DATA PROVIDED:
★ ★ ★ ★ ★

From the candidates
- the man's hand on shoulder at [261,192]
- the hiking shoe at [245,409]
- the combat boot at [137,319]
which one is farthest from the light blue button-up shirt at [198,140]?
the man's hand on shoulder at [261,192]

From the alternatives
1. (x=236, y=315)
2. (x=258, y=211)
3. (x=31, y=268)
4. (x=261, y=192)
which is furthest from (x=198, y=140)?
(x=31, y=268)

★ ★ ★ ★ ★

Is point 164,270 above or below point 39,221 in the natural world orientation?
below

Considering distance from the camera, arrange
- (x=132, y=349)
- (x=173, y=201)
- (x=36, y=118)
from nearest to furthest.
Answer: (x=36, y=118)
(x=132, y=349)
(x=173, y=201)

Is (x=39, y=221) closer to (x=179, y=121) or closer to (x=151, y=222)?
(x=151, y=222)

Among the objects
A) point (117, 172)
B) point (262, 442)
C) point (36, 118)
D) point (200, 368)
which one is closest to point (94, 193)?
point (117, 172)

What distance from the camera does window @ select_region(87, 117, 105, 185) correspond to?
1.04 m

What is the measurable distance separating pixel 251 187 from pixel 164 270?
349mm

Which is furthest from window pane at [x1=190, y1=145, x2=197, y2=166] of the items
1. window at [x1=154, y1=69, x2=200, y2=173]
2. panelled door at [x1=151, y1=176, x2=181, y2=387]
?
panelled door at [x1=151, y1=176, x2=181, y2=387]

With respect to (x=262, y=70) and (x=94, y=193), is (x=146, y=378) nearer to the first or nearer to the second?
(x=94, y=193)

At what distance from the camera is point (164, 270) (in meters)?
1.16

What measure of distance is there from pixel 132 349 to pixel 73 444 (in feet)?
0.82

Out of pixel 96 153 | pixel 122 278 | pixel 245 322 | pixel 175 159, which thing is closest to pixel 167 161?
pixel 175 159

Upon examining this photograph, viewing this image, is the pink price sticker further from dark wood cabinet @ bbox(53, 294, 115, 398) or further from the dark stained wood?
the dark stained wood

★ ★ ★ ★ ★

SHORT TASK: Collect each line from the items above that contains the word "point", with uppercase and lowercase letters matching exactly.

ANSWER FOR THE TASK:
Is point 164,270 above or below point 39,221 in the natural world orientation?
A) point (117, 172)
B) point (262, 442)
C) point (36, 118)
D) point (200, 368)
which one is closest to point (94, 193)?
point (117, 172)
At what distance from the camera is point (164, 270) (in meters)?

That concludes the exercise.